>>>>

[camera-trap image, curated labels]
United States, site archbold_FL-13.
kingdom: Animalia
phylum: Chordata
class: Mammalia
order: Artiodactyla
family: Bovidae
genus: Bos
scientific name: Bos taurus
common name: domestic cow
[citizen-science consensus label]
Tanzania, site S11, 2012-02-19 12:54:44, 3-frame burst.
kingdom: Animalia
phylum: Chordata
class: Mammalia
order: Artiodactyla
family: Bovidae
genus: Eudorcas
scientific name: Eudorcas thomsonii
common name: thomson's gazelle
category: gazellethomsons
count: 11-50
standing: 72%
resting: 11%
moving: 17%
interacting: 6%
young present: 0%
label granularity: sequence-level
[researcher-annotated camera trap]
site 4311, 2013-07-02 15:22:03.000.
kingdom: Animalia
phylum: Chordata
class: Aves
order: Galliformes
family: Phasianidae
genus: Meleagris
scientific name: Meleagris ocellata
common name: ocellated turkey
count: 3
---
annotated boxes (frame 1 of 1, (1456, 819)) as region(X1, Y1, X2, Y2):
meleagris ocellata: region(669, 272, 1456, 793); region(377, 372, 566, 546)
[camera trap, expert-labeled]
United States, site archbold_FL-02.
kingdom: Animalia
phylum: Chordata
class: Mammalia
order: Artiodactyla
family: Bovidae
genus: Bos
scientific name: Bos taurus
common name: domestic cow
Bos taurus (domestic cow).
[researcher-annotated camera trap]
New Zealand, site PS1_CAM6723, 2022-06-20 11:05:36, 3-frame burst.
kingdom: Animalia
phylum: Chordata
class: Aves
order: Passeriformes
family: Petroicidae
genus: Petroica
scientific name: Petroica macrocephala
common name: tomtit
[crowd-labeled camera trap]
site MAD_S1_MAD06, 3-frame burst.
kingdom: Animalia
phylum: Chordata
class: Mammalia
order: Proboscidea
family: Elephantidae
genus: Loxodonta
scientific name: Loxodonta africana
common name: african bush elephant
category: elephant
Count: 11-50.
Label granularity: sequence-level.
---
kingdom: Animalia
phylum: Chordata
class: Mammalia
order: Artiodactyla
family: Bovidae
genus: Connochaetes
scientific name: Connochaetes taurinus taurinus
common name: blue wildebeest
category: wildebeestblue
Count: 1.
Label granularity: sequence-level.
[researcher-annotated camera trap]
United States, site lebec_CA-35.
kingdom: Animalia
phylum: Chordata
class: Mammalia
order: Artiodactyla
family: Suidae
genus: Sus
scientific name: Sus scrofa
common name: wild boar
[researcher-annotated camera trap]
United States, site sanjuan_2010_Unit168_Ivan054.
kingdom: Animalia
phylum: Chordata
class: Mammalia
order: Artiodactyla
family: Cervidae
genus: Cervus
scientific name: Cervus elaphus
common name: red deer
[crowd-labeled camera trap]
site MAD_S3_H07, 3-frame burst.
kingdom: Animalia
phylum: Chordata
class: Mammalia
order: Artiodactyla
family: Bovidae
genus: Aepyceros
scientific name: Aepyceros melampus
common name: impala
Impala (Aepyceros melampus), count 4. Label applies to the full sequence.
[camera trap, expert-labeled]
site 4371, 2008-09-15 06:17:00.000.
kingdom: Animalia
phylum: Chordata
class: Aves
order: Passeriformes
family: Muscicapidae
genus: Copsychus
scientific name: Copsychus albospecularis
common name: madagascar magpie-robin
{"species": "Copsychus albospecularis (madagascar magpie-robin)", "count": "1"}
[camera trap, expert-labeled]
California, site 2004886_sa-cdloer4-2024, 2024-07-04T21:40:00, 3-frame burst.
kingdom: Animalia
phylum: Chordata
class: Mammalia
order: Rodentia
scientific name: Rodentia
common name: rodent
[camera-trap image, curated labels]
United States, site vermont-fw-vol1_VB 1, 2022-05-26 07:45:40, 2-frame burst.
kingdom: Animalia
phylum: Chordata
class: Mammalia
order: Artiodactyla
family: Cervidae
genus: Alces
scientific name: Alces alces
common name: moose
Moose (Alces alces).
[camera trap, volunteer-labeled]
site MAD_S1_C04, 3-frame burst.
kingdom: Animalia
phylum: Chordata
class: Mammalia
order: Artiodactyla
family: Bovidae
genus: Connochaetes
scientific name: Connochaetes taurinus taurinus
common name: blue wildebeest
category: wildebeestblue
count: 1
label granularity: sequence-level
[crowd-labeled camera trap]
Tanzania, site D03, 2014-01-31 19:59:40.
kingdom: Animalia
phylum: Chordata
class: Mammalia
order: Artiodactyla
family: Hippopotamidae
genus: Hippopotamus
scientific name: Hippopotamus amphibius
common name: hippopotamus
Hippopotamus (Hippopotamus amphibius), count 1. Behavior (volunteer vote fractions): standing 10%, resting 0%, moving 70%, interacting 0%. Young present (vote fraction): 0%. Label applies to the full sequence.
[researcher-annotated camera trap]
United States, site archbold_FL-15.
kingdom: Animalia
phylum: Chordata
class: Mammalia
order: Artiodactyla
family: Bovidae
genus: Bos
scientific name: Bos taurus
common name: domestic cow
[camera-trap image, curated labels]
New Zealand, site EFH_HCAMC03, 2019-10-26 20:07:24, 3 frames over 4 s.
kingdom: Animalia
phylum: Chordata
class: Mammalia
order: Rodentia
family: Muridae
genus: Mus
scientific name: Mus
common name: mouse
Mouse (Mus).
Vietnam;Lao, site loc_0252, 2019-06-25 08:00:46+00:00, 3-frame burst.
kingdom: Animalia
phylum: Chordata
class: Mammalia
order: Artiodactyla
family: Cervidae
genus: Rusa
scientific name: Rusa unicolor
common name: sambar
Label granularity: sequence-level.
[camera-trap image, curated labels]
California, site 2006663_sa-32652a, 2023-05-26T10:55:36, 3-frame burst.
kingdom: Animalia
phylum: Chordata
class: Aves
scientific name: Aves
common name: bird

<<<<

Would you reproduce every record above exactly as it appears?

## Response
[camera-trap image, curated labels]
United States, site archbold_FL-13.
kingdom: Animalia
phylum: Chordata
class: Mammalia
order: Artiodactyla
family: Bovidae
genus: Bos
scientific name: Bos taurus
common name: domestic cow
[citizen-science consensus label]
Tanzania, site S11, 2012-02-19 12:54:44, 3-frame burst.
kingdom: Animalia
phylum: Chordata
class: Mammalia
order: Artiodactyla
family: Bovidae
genus: Eudorcas
scientific name: Eudorcas thomsonii
common name: thomson's gazelle
category: gazellethomsons
count: 11-50
standing: 72%
resting: 11%
moving: 17%
interacting: 6%
young present: 0%
label granularity: sequence-level
[researcher-annotated camera trap]
site 4311, 2013-07-02 15:22:03.000.
kingdom: Animalia
phylum: Chordata
class: Aves
order: Galliformes
family: Phasianidae
genus: Meleagris
scientific name: Meleagris ocellata
common name: ocellated turkey
count: 3
---
annotated boxes (frame 1 of 1, (1456, 819)) as region(X1, Y1, X2, Y2):
meleagris ocellata: region(669, 272, 1456, 793); region(377, 372, 566, 546)
[camera trap, expert-labeled]
United States, site archbold_FL-02.
kingdom: Animalia
phylum: Chordata
class: Mammalia
order: Artiodactyla
family: Bovidae
genus: Bos
scientific name: Bos taurus
common name: domestic cow
Bos taurus (domestic cow).
[researcher-annotated camera trap]
New Zealand, site PS1_CAM6723, 2022-06-20 11:05:36, 3-frame burst.
kingdom: Animalia
phylum: Chordata
class: Aves
order: Passeriformes
family: Petroicidae
genus: Petroica
scientific name: Petroica macrocephala
common name: tomtit
[crowd-labeled camera trap]
site MAD_S1_MAD06, 3-frame burst.
kingdom: Animalia
phylum: Chordata
class: Mammalia
order: Proboscidea
family: Elephantidae
genus: Loxodonta
scientific name: Loxodonta africana
common name: african bush elephant
category: elephant
Count: 11-50.
Label granularity: sequence-level.
---
kingdom: Animalia
phylum: Chordata
class: Mammalia
order: Artiodactyla
family: Bovidae
genus: Connochaetes
scientific name: Connochaetes taurinus taurinus
common name: blue wildebeest
category: wildebeestblue
Count: 1.
Label granularity: sequence-level.
[researcher-annotated camera trap]
United States, site lebec_CA-35.
kingdom: Animalia
phylum: Chordata
class: Mammalia
order: Artiodactyla
family: Suidae
genus: Sus
scientific name: Sus scrofa
common name: wild boar
[researcher-annotated camera trap]
United States, site sanjuan_2010_Unit168_Ivan054.
kingdom: Animalia
phylum: Chordata
class: Mammalia
order: Artiodactyla
family: Cervidae
genus: Cervus
scientific name: Cervus elaphus
common name: red deer
[crowd-labeled camera trap]
site MAD_S3_H07, 3-frame burst.
kingdom: Animalia
phylum: Chordata
class: Mammalia
order: Artiodactyla
family: Bovidae
genus: Aepyceros
scientific name: Aepyceros melampus
common name: impala
Impala (Aepyceros melampus), count 4. Label applies to the full sequence.
[camera trap, expert-labeled]
site 4371, 2008-09-15 06:17:00.000.
kingdom: Animalia
phylum: Chordata
class: Aves
order: Passeriformes
family: Muscicapidae
genus: Copsychus
scientific name: Copsychus albospecularis
common name: madagascar magpie-robin
{"species": "Copsychus albospecularis (madagascar magpie-robin)", "count": "1"}
[camera trap, expert-labeled]
California, site 2004886_sa-cdloer4-2024, 2024-07-04T21:40:00, 3-frame burst.
kingdom: Animalia
phylum: Chordata
class: Mammalia
order: Rodentia
scientific name: Rodentia
common name: rodent
[camera-trap image, curated labels]
United States, site vermont-fw-vol1_VB 1, 2022-05-26 07:45:40, 2-frame burst.
kingdom: Animalia
phylum: Chordata
class: Mammalia
order: Artiodactyla
family: Cervidae
genus: Alces
scientific name: Alces alces
common name: moose
Moose (Alces alces).
[camera trap, volunteer-labeled]
site MAD_S1_C04, 3-frame burst.
kingdom: Animalia
phylum: Chordata
class: Mammalia
order: Artiodactyla
family: Bovidae
genus: Connochaetes
scientific name: Connochaetes taurinus taurinus
common name: blue wildebeest
category: wildebeestblue
count: 1
label granularity: sequence-level
[crowd-labeled camera trap]
Tanzania, site D03, 2014-01-31 19:59:40.
kingdom: Animalia
phylum: Chordata
class: Mammalia
order: Artiodactyla
family: Hippopotamidae
genus: Hippopotamus
scientific name: Hippopotamus amphibius
common name: hippopotamus
Hippopotamus (Hippopotamus amphibius), count 1. Behavior (volunteer vote fractions): standing 10%, resting 0%, moving 70%, interacting 0%. Young present (vote fraction): 0%. Label applies to the full sequence.
[researcher-annotated camera trap]
United States, site archbold_FL-15.
kingdom: Animalia
phylum: Chordata
class: Mammalia
order: Artiodactyla
family: Bovidae
genus: Bos
scientific name: Bos taurus
common name: domestic cow
[camera-trap image, curated labels]
New Zealand, site EFH_HCAMC03, 2019-10-26 20:07:24, 3 frames over 4 s.
kingdom: Animalia
phylum: Chordata
class: Mammalia
order: Rodentia
family: Muridae
genus: Mus
scientific name: Mus
common name: mouse
Mouse (Mus).
Vietnam;Lao, site loc_0252, 2019-06-25 08:00:46+00:00, 3-frame burst.
kingdom: Animalia
phylum: Chordata
class: Mammalia
order: Artiodactyla
family: Cervidae
genus: Rusa
scientific name: Rusa unicolor
common name: sambar
Label granularity: sequence-level.
[camera-trap image, curated labels]
California, site 2006663_sa-32652a, 2023-05-26T10:55:36, 3-frame burst.
kingdom: Animalia
phylum: Chordata
class: Aves
scientific name: Aves
common name: bird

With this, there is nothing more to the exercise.